■ Your instructions:
Restate the data below word for word. Skip any images it contains.

■ Dataset excerpts:
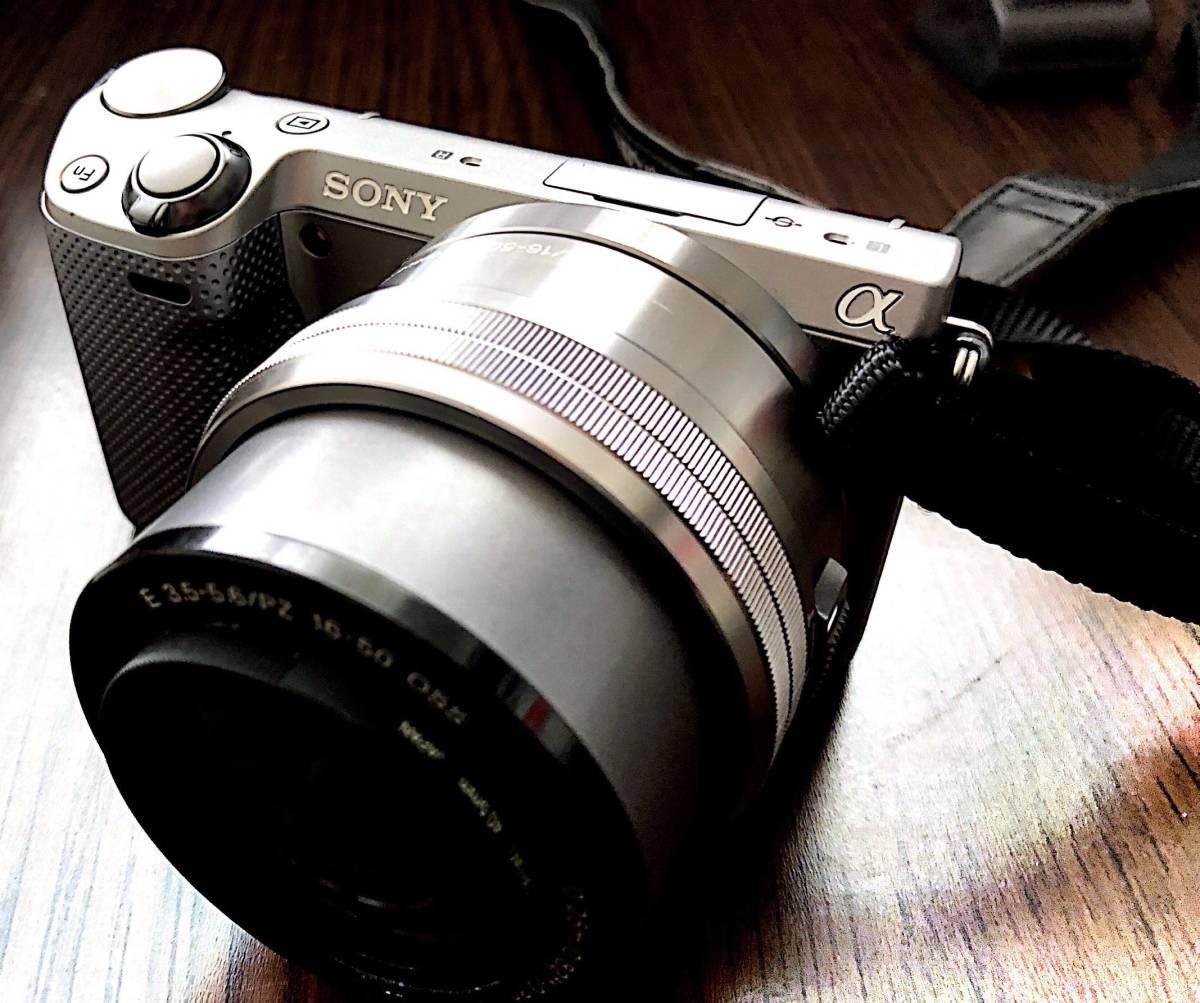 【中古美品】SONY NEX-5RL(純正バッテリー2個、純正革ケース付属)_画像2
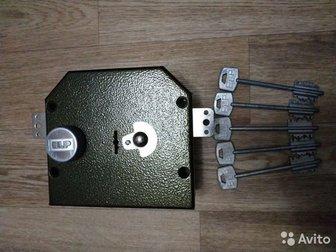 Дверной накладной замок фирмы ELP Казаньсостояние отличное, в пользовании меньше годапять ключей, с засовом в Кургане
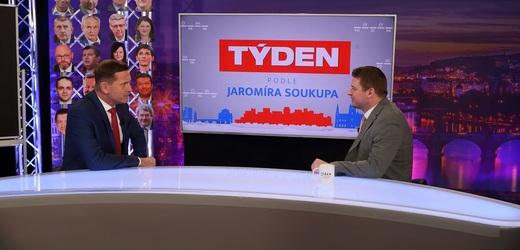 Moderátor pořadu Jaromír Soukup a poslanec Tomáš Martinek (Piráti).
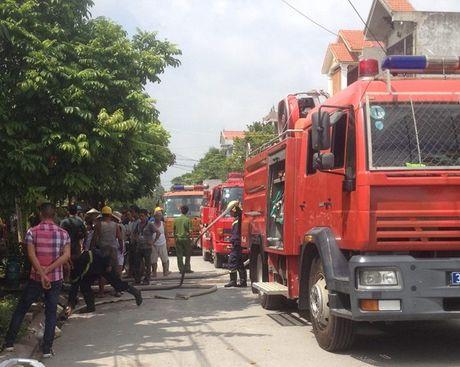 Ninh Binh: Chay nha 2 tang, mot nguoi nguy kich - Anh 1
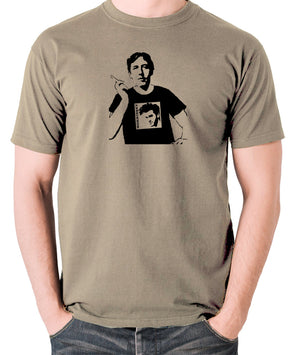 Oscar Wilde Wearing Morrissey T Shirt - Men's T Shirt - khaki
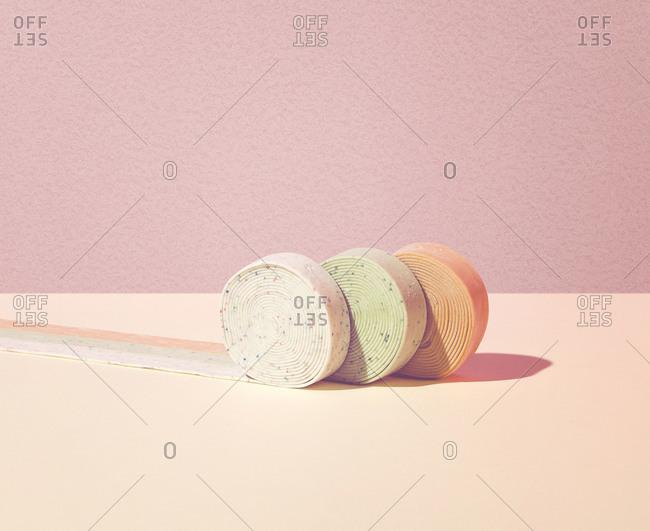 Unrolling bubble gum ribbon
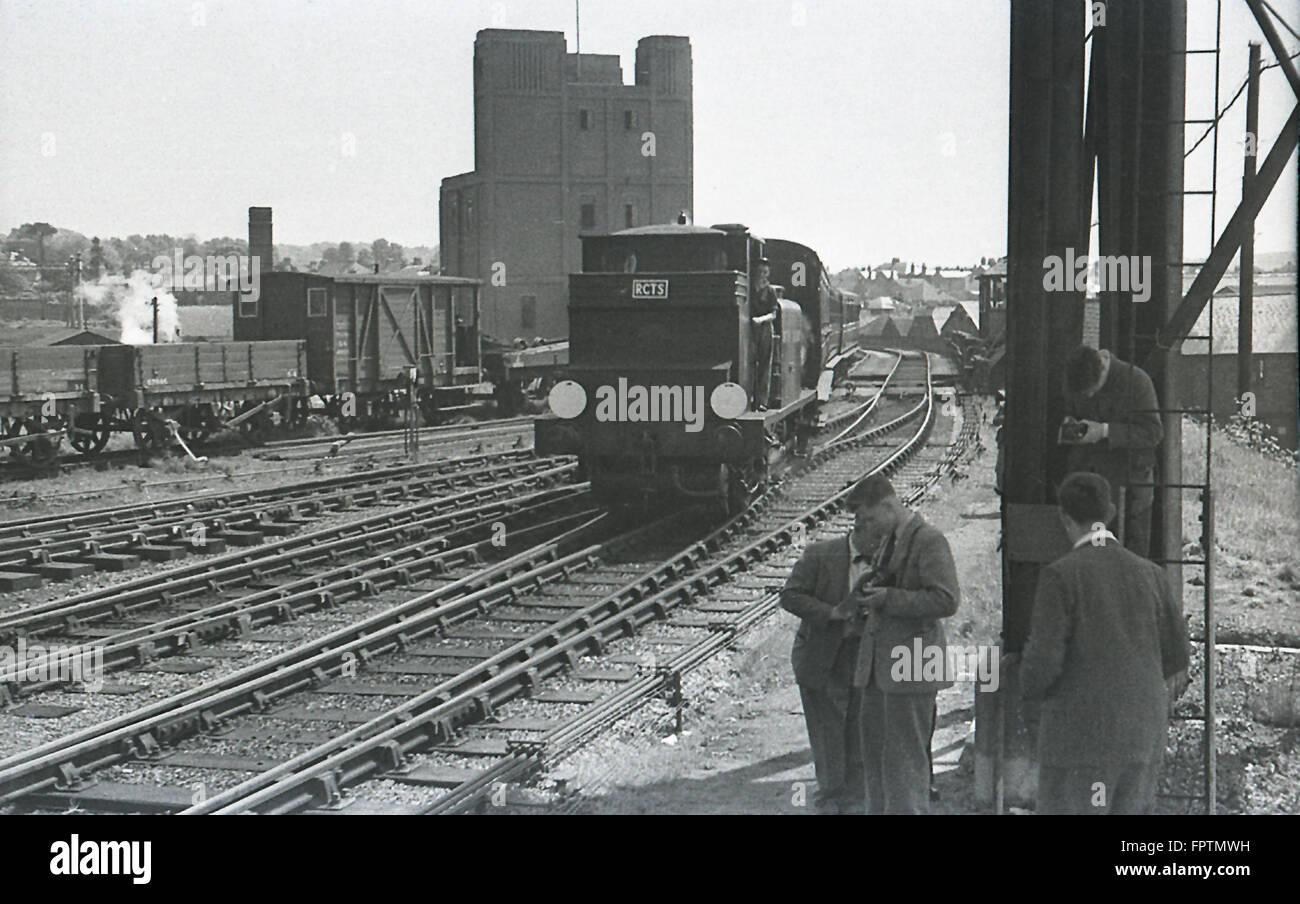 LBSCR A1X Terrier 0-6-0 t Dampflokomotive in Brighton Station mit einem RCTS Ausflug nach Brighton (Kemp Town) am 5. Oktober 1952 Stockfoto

■ Response:
 【中古美品】SONY NEX-5RL(純正バッテリー2個、純正革ケース付属)_画像2
 Дверной накладной замок фирмы ELP Казаньсостояние отличное, в пользовании меньше годапять ключей, с засовом в Кургане
 Moderátor pořadu Jaromír Soukup a poslanec Tomáš Martinek (Piráti).
 Ninh Binh: Chay nha 2 tang, mot nguoi nguy kich - Anh 1
 Oscar Wilde Wearing Morrissey T Shirt - Men's T Shirt - khaki
 Unrolling bubble gum ribbon
 LBSCR A1X Terrier 0-6-0 t Dampflokomotive in Brighton Station mit einem RCTS Ausflug nach Brighton (Kemp Town) am 5. Oktober 1952 Stockfoto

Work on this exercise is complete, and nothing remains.